• **SUPPLIED RECORDS**
━━━━━━━━━━
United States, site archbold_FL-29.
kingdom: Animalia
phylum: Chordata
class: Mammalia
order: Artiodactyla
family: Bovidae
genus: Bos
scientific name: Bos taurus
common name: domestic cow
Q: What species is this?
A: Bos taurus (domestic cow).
━━━━━━━━━━
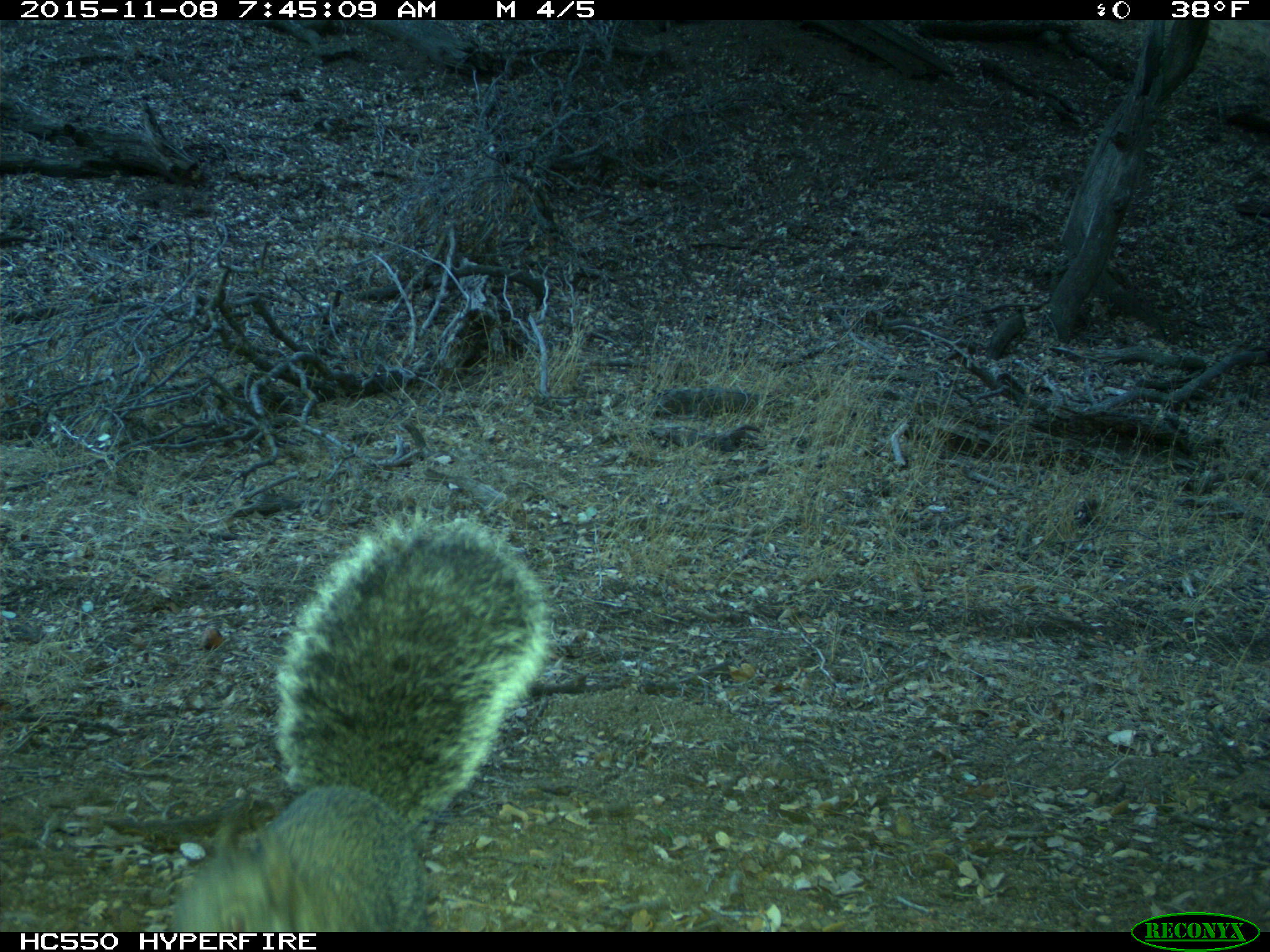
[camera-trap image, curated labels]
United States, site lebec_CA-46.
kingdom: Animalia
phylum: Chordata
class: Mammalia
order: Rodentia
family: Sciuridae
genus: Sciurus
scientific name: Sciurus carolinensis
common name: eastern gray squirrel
━━━━━━━━━━
• **PROBLEM DESCRIPTION**
Look above for the line with "United States, site archbold_FL-29." and the line with "A: Bos taurus (domestic cow).", and reproduce exactly those two lines plus every line between, nothing more.

• **RESULT OF THIS EXERCISE**
United States, site archbold_FL-29.
kingdom: Animalia
phylum: Chordata
class: Mammalia
order: Artiodactyla
family: Bovidae
genus: Bos
scientific name: Bos taurus
common name: domestic cow
Q: What species is this?
A: Bos taurus (domestic cow).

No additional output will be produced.